1.6.10

Benedetta è qualcosa di speciale se solo la si sa cullare.

Vedo la mia immagine riflessa nel treno che parte lasciandomi li, sul confine invalicabile di quella linea gialla. Resto immobile mentre i capelli volano in quel vento artificiale e ritorno bambina.
Ho nove anni, la mia mano è chiusa in quella di mia madre, la sento tremare mentre corriamo lungo un binario che non lasceremo mai. Lo stesso profumo, lo stesso suono, lo stesso cuore che batte in gola e lo stesso vuoto quando tutto si ferma e tace. Sono rimasta a terra anche questa volta ma senza mani da stringere. Cosi che mi prendo le mani e le porto intorno alla vita stringendo forte, come per bloccare le lacrime che salgono dallo stomaco sempre più forti.
"Benedetta non piangere" questo mi disse mia madre quel mattino. Ma io piansi lo stesso, in silenzio, mentre lei continuava a infilare monetine nel telefono della stazione vicino al bar. Ora quel telefono non c'è più, ma continuo a vedere la mia ombra incollata alla parete.
Avevo un vestitino rosa quel giorno e un paio di scarpe nuove che mi facevano sentire grande.
Ricordo tutto di quel giorno. Il giorno che a detta di mia madre avrebbe cambiato la nostra vita, quando invece la gettò nel baratro.
Lei tornò a Roma tre anni dopo mentre io rimasi li, con mio padre, o con quello che restava di lui.

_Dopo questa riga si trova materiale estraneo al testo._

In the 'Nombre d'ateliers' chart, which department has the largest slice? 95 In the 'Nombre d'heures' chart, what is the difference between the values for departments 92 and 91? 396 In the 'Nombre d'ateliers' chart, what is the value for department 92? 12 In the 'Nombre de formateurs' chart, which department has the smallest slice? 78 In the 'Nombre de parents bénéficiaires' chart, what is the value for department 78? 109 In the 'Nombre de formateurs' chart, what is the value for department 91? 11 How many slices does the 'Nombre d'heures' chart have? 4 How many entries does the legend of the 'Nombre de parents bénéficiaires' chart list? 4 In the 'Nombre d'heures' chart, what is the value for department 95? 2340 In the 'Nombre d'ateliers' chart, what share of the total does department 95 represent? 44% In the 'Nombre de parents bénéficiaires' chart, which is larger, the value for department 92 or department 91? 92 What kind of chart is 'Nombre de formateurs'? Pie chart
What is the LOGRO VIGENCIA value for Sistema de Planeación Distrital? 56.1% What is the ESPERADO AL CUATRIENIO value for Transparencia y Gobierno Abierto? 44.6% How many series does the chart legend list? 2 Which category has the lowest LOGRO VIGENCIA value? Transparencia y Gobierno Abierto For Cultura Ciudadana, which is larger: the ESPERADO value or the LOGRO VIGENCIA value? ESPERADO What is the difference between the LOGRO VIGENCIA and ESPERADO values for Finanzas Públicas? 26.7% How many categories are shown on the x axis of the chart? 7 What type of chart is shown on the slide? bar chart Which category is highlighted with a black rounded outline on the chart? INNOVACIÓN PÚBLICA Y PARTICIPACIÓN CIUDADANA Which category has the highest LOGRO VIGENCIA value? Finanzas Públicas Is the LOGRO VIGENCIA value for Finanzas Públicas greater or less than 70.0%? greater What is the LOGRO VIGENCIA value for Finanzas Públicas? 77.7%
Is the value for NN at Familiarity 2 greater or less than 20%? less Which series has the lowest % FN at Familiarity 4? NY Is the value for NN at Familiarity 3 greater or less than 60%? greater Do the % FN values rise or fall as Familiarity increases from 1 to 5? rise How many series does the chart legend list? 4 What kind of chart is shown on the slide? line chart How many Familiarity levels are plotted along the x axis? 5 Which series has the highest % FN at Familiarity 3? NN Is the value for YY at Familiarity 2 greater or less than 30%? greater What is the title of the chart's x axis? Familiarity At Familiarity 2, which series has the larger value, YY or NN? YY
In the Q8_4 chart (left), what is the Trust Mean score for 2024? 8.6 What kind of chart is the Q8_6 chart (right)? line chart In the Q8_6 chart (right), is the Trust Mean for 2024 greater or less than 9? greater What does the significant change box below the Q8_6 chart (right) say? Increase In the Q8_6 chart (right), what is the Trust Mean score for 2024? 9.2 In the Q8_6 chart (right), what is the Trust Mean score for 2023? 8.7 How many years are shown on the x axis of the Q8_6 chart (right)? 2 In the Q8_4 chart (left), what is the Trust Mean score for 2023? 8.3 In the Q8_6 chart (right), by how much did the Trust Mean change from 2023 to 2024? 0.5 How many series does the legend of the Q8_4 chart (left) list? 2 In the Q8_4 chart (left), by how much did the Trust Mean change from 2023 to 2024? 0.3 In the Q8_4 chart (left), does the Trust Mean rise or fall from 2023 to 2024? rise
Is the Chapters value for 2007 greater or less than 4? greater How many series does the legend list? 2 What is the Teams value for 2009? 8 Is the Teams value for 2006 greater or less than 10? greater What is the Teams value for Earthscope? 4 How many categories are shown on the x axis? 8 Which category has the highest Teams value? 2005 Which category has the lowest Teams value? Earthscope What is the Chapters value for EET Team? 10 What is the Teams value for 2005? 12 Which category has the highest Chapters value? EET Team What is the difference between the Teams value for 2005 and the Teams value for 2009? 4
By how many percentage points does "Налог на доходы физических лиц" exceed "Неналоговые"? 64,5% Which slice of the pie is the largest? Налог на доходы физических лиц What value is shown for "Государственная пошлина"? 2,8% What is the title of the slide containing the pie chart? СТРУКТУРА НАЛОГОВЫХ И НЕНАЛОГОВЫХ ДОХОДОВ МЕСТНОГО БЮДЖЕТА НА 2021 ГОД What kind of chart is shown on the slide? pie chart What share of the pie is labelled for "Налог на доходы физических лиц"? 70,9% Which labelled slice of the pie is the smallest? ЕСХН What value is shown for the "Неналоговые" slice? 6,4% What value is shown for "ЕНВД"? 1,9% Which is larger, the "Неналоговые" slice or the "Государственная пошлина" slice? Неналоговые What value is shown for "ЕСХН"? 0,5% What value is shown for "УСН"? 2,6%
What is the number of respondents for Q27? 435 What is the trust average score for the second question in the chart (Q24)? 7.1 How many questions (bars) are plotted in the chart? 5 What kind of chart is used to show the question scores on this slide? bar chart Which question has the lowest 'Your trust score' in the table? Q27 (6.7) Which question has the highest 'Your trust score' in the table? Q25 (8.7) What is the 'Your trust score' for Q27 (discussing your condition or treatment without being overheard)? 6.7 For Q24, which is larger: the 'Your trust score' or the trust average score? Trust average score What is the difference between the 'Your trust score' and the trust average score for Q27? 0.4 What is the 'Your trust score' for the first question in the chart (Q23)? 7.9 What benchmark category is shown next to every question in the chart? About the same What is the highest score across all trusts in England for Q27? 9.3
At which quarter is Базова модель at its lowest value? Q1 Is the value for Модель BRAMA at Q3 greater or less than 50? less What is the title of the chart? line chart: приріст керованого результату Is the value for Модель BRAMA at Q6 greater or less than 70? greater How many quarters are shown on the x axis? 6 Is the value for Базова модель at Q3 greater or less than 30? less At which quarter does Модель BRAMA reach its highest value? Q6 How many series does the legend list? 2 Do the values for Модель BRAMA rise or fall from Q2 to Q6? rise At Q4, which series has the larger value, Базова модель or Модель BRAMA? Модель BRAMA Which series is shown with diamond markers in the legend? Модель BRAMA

"Questa è mia figlia". "Piacere, Benedetta" queste le parole studiate e cantilenate per dieci anni durante cene di gala e feste importanti. Solo una volta riuscii a pronunciare il mio nome cosi bene da far innamorare. Ma l'amore puro, in quelle vetrine troppo brillanti non poteva esistere davvero. Nell'illusione dell'amore perfetto divenni "l'altra" metà dell'amore. L'amante dei giorni felici, delle notti nascoste, dei silenzi e delle bugie. Per poi scappare dalla stessa ombra che mi ero creata negli anni. Si, Benedetta non è cosi com'è apparsa, Benedetta è qualcosa di speciale se solo la si sa cullare.
Apro gli occhi e ritorno nella confusione di questo destino deciso stamattina ma non più perseguibile.
Vorrei sparire mentre occhi indiscreti si accalcano sul mio corpo cercando di disegnarsi nella mente la mia vita. Abbasso lo sguardo, come se potessi diventare trasparente e perdermi in quel via vai di corpi del lunedi mattina. Un ragazzo, sul binario opposto, continua a fissarmi e vorrei urlargli contro tutta la mia rabbia ma non riesco a pronunciare una sola parola. Mi volto e con i suoi occhi puntati alla schiena mi allontano. Ho bisogno di un caffè.